Des propositions parfois contradictoires et souvent déconnectées de la réalité des gens. Et il devient évident que l’ensemble de ces propositions « monodisciplinaires » ne constituera jamais une stratégie globale. Au contraire, les œillères de chacun empêchent de penser de manière systémique. Le tout est plus que la somme des parties…

Curieusement, de nombreux scientifiques en sont conscients, et même inquiets. Mais ils ne peuvent le dire trop haut, « pas plus que des parents ne peuvent se disputer devant leurs enfants » (1). Car ouvrir un tel débat dans la société reviendrait à remettre en cause l’autorité de la science. Devant un tel chantier, le « public » perdrait confiance en sa science, toujours « objective » et sûre d’elle-même… Le « progrès » scientifique est à ce prix, mais « la question de savoir pourquoi ce progrès peut aujourd’hui être associé à un développement insoutenable ne sera pas posée » (2)… Il y a là un sérieux blocage.

 

Une nouvelle science

Partant de ce constat accablant et paralysant, le ministre wallon du Développement durable Jean-Marc Nollet a commandé un rapport (3) au professeur Tom Dedeurwaerdere (lire l’entretien ci-contre) pour poser un diagnostic et faire des propositions de réformes. Présenté au premier Congrès interdisciplinaire sur le développement durable, qui a eu lieu à Namur fin janvier dernier (4), le rapport propose d’ouvrir la pratique scientifique de trois manières.

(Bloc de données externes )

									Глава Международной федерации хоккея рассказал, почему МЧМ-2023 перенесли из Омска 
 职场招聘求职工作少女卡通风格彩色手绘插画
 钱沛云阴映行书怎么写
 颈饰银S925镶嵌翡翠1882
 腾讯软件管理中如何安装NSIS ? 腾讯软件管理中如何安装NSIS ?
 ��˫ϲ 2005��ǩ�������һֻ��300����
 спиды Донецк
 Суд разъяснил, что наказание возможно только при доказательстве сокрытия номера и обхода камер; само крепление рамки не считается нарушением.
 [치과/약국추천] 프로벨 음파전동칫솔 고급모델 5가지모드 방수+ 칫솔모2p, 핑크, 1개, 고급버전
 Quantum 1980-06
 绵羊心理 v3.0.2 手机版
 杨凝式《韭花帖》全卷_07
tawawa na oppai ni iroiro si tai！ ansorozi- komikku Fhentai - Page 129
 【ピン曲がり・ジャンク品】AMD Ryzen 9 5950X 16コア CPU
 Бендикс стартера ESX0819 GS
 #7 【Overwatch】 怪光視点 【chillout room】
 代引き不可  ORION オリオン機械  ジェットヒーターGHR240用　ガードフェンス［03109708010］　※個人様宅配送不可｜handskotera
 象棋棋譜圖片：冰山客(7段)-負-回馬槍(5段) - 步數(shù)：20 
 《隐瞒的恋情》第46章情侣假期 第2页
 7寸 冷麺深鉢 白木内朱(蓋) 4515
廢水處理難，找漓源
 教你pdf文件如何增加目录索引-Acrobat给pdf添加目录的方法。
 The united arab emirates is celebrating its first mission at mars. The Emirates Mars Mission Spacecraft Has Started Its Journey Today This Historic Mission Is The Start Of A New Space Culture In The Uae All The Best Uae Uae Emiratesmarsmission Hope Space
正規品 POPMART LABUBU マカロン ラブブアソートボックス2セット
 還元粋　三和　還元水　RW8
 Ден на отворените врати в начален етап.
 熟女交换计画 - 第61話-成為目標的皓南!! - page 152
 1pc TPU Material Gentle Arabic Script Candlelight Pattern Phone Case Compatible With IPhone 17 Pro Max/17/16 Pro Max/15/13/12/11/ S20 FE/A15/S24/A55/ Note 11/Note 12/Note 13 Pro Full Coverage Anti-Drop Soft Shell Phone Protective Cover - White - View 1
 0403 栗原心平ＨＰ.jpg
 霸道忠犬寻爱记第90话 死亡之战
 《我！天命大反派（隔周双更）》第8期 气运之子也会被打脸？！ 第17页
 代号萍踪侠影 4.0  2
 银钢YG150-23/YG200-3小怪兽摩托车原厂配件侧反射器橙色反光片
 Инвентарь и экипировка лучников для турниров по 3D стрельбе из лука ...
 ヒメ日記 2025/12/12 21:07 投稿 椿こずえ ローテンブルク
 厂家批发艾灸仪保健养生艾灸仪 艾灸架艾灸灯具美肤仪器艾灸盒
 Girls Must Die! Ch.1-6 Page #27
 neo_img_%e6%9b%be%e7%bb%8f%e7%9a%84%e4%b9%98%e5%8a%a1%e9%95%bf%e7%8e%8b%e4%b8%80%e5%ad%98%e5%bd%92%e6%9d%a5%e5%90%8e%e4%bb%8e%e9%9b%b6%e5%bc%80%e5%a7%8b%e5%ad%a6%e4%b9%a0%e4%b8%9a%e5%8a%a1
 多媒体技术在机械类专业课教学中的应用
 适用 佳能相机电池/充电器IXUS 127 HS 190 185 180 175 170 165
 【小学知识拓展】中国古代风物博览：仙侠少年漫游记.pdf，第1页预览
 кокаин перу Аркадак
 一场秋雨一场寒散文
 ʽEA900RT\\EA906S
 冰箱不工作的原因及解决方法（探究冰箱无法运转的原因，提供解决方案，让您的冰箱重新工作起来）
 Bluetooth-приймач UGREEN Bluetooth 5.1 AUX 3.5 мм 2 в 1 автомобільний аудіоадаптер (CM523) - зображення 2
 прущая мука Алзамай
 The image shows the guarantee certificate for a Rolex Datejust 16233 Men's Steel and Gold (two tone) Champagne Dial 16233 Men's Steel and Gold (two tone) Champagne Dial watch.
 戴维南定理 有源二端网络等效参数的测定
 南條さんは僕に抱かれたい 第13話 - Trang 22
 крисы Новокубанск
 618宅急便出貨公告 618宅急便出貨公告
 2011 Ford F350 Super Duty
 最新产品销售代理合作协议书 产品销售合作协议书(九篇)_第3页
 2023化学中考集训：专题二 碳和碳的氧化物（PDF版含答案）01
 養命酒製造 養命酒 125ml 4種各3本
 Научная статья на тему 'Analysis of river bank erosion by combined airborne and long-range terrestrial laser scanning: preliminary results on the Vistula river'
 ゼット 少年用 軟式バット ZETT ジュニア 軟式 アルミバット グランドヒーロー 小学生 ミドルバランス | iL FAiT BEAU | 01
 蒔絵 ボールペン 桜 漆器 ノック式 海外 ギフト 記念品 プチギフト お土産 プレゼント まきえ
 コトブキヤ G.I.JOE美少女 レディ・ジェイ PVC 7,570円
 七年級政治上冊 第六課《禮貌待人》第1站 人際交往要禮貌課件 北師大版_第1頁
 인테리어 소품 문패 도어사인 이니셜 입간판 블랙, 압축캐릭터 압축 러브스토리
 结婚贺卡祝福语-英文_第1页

D’abord, par l’interdisciplinarité, qui consiste à faire travailler les disciplines entre elles et forcer les chercheurs à créer un nouveau langage commun en tenant compte des autres disciplines. Le produit intérieur brut, par exemple, est une simple mesure de l’activité économique (monodisciplinaire). Mais on sait depuis longtemps que cet indice ne mesure pas le bonheur d’une société, ni sa qualité de vie, loin de là. D’autres indices ont été créés, en réunissant plusieurs disciplines des sciences sociales, mais n’ont pas encore été mis en œuvre officiellement.

Faire dialoguer les sciences est sympathique, mais cela ne suffit pas. La tour d’ivoire reste en place.

Il faut d’urgence ouvrir la pratique scientifique à la société dans laquelle elle vit. C’est ce qu’on appelle la transdisciplinarité : formuler des questions de recherche avec les acteurs de la société (monde politique, associatif, militant, etc.), collecter et analyser des données avec ces mêmes acteurs, et enfin appliquer les conclusions avec et pour la société. Telle devrait être l’objectif ultime de la science ! Les exemples sont rares, mais ils existent. Les partenariats universités-villes autour de l’objectif « ville zéro carbone » réunissent architectes, ingénieurs, sociologues, économistes, qui vont sur le terrain discuter avec les gens à propos de la mobilité, de l’agriculture urbaine, etc.

Mais inter- et transdisciplinarité ne suffisent toujours pas. Même coopérative et ouverte à la société, la science serait toujours boiteuse. Il faut y ajouter un troisième élément, et non des moindres, c’est l’éthique. Une éthique du développement durable au sens fort (5) au sein de l’institution scientifique, et aussi une éthique en tant que sujet explicite d’étude. Bref, arrêter de considérer la science comme « neutre ».

Ce trio interdisciplinarité-transdisciplinarité-éthique s’applique à toutes les problématiques complexes. C’est-à-dire celles qui contiennent une incertitude forte (non-prédictibilité), qui sont sujettes à controverses, et où des valeurs éthiques sont en débat : le développement durable, la médecine, la culture, les arts, etc. 

 

Comment avancer ?

Ces propositions rejoignent le constat que fait Isabelle Stengers dans son nouveau livre Une autre science est possible ! (voir p. XX). La philosophe développe la notion « d’intelligence publique des sciences » pour dissoudre l’opposition science-opinion. C’est un tremblement de terre : « C’est ici l’ethos même des scientifiques qui est en question, et notamment leur méfiance envers tout risque de mélange entre ce qu’ils jugent faits et valeurs. »

Pour avancer, il faut jeter des ponts entre les organismes de recherche, mais aussi créer de nouvelles filières. En Flandre, l’Instituut Samenleving en Technologie, une institution scientifique indépendante et autonome liée au Parlement flamand, a récemment publié un rapport semblable à celui de Tom Dedeurwaerdere. Le lien entre les deux rapports vient d’être fait par le milieu académique. Les choses bougent, espérons que le monde politique suive…

Depuis quatre ou cinq ans la crédibilité de ce genre de démarche commence à être reconnue. Des initiatives semblables émergent partout dans le monde mais elles ne constituent pas encore un mouvement coordonné. Le travail consiste désormais à les recenser, à les mettre en réseaux et à les multiplier. C’est maintenant ou jamais.